Are you taking notes?) Maybe it won't ever fall. (FALSE HOPE)
I should go
in and call a tree surgeon, but stomach-rumblings remind me that breakfast is
waiting, so first things first. (And now, HUNGER.) Trapped between the
strong chords that pull me toward the phone to save the hosta I've slaved over
for so many of my days (DEVOTION) and the equally strong desire to have
some pancakes with butter and syrup (Yeah, that's HUNGER again) I'm
frozen between incisive action and indigestion. Oh, what will become of my poor
plants? (ANGST)
Clearly,
both paths require turning back toward the house, but as I stride purposefully
onward to do one of those two things, the ground rises to meet me and smacks me
in the face! (PAIN) I've tripped over my hose! No, not my socks, the other
kind. Who put that there? (QUERULOUS) Yeah, I did. (SHAME)
I'm going to feel really embarrassed (EMBARRESSMENT) when people see how
I'll have to go through life with all of those scars on my nose. (LOSS)

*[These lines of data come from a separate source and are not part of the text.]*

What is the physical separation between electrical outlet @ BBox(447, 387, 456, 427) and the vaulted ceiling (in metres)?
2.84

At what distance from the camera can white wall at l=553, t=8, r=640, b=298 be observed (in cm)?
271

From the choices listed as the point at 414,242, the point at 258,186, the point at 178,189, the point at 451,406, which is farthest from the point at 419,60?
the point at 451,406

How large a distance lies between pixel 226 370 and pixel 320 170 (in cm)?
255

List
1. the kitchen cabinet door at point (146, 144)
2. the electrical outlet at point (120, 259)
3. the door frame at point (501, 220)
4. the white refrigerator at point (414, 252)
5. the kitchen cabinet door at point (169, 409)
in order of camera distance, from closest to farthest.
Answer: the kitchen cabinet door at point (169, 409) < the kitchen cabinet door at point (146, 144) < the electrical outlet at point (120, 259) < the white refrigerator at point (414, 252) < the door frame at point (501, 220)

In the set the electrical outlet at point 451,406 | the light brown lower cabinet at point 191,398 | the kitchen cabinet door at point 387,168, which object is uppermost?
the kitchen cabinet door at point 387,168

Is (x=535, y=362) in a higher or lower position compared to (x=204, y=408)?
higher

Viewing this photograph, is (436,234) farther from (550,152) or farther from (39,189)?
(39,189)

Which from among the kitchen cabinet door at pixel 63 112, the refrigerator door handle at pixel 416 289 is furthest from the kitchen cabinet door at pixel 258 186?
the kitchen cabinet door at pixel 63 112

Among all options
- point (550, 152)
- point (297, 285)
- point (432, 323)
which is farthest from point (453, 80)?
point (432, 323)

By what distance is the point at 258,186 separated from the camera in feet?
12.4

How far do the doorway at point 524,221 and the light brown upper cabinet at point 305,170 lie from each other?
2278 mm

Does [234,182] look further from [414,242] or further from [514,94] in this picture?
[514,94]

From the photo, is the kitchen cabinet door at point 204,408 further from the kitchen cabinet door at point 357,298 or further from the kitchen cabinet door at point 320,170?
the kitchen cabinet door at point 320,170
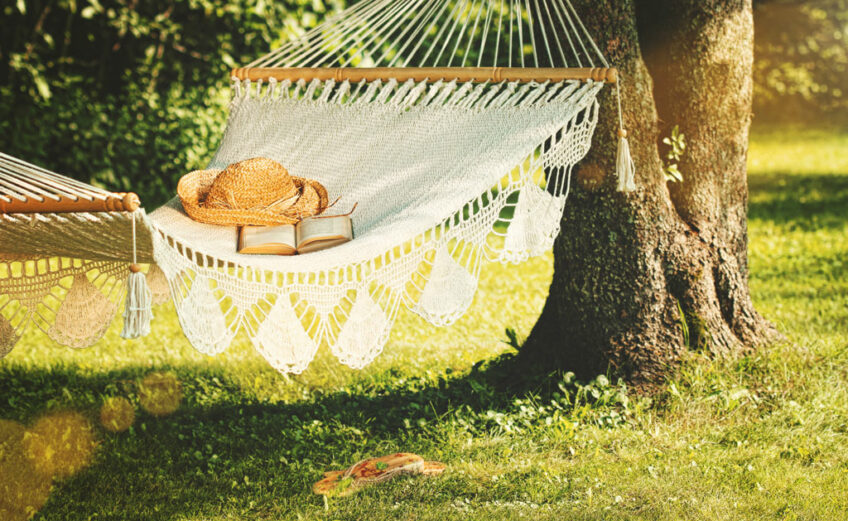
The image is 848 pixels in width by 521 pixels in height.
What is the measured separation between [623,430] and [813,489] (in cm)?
49

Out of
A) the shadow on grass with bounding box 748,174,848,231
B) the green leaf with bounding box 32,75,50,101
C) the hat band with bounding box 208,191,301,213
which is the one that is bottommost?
the shadow on grass with bounding box 748,174,848,231

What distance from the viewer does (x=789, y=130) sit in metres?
9.51

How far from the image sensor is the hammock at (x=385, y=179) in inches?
68.1

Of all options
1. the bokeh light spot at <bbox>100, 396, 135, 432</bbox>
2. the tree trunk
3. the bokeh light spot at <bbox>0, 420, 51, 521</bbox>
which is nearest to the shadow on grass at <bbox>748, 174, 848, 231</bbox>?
the tree trunk

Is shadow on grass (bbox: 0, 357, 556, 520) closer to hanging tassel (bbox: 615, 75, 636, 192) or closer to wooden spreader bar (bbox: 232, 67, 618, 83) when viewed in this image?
hanging tassel (bbox: 615, 75, 636, 192)

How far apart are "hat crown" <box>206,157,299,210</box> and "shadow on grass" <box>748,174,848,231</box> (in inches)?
138

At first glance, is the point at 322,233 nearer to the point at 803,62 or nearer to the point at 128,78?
the point at 128,78

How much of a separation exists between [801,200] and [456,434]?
401cm

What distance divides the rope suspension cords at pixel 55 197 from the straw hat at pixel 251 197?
574 mm

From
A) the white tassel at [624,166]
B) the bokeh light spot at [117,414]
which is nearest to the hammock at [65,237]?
the bokeh light spot at [117,414]

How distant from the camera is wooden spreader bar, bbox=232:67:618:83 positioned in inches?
84.2

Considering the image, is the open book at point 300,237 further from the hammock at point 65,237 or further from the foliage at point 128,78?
the foliage at point 128,78

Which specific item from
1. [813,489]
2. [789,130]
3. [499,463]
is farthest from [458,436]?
[789,130]

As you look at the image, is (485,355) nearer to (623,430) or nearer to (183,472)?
(623,430)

Who knows? But I'll face up to it! (RESOLUTE). So I pick myself up, dust
myself off, and start all over again! (REMINISCENCE from an old Sinatra
song.)
After such
a taxing, but fractionally enjoyable, morning I'm euphoric (EUPHORIA)
and head back inside, trying to remember what I was going to do there. (QUERULOUS
again; or, maybe advancing age.) Ah, yes, breakfast. But …
“I burnt my
pancakes!” (DISBELIEF, LOSS, ANGST, HUNGER and especially,
SOUL CRUSHING HORROR!”)
And then,
adding insult to my previous injuries, I remember the original purpose of my
morning's journey:
Marching
over to the 'Red Ruffles' azalea, I choose a flower, wipe off some pollen from
its anther, then rub that pollen on the pistil to make seeds for planting next
year. (You've been waiting so long for: SEX!)